1.2 From static to dynamic
Chromotin dynamics
Cell Cycle
Inactive X Chromosome
Embryonic Stem Cell Differentiation
Although some aspects of the 3D genome architecture are conserved in different cell types, notable reorganization can happen in distinct biological processes and cell types. Dramatic changes may include mitosis process or X chromosome inactivation. Subtle changes may also important and may contribute to cell differentiation and reprogramming. Here we will introduce some cases that exemplify how dynamic changes influence the functions and formations.
3D Genome Reorganization During the Cell Cycle
Mitotic chromosomes are among the most recognizable structures in the cell, yet for over a century their internal organization remains largely unsolved. Naumova N et applied 3C, 5C and Hi-C techniques together and proposed mechanism about chromatin get condensed upon entering mitosis and how to reserve back in child cells. Here are few discoveries:
In interphase: highly compartmentalized; cell type-specific organization. In metaphase: homogenous folding state that is locus-independent, common to all chromosomes, and consistent among cell types, suggesting a general principle of metaphase chromosome organization.
At M phase, previously described features of interphase chromosome organization, such as TADs and compartments, appear to be completely erased.
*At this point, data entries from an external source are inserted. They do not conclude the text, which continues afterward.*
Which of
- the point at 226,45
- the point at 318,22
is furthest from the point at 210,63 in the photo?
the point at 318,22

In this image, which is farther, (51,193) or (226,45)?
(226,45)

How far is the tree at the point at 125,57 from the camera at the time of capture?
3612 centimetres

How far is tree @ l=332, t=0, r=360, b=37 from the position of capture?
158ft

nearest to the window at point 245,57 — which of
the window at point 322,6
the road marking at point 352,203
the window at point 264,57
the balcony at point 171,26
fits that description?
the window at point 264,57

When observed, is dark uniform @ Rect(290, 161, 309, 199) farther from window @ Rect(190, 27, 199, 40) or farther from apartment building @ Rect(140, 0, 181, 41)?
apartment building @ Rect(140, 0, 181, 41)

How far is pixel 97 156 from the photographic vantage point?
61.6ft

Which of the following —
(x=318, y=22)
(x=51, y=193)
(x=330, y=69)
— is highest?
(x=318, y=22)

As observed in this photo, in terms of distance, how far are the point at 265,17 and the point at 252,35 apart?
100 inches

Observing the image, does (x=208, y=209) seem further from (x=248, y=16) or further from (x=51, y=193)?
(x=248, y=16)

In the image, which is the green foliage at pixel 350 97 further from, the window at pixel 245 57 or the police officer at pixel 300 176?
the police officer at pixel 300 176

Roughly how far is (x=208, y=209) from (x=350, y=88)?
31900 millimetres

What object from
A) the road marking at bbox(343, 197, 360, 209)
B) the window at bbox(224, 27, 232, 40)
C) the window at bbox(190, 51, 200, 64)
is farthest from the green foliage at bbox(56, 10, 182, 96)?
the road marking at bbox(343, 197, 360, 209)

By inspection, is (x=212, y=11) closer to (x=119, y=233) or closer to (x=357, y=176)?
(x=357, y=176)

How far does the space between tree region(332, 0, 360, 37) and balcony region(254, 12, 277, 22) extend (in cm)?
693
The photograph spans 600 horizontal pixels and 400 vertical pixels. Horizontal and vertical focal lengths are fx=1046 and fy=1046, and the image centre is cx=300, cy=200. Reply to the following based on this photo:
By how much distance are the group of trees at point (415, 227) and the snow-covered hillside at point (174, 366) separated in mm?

Mitotic chromosomes are folded in two steps:
First, linear compaction is achieved by the formation of stochastic arrays of consecutive loops (80–120 kb in size), probably through loop extrusion mediated by SMC complexes [1].
Second, axial compression occurs to form the cylindrical shape of a mitotic chromosome.
After mitosis, all the structures should be rapidly established to guarantee a proper function as the parent cells. This process may largely depend on specific bookmarks on the chromosomes. (A great figure summary of this process is here). More insights of cell-fate conformation alterations of chromosome could be even closely surveyed by single-cell Hi-C study [2].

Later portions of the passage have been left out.